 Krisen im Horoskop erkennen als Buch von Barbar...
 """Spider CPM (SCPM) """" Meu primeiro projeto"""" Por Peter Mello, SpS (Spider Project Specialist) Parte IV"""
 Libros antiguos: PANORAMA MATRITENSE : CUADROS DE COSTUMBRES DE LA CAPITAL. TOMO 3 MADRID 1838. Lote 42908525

* **WORK TASK**: Top to bottom, transcribe every line above exactly.

* **REPLY**:
 Krisen im Horoskop erkennen als Buch von Barbar...
 """Spider CPM (SCPM) """" Meu primeiro projeto"""" Por Peter Mello, SpS (Spider Project Specialist) Parte IV"""
 Libros antiguos: PANORAMA MATRITENSE : CUADROS DE COSTUMBRES DE LA CAPITAL. TOMO 3 MADRID 1838. Lote 42908525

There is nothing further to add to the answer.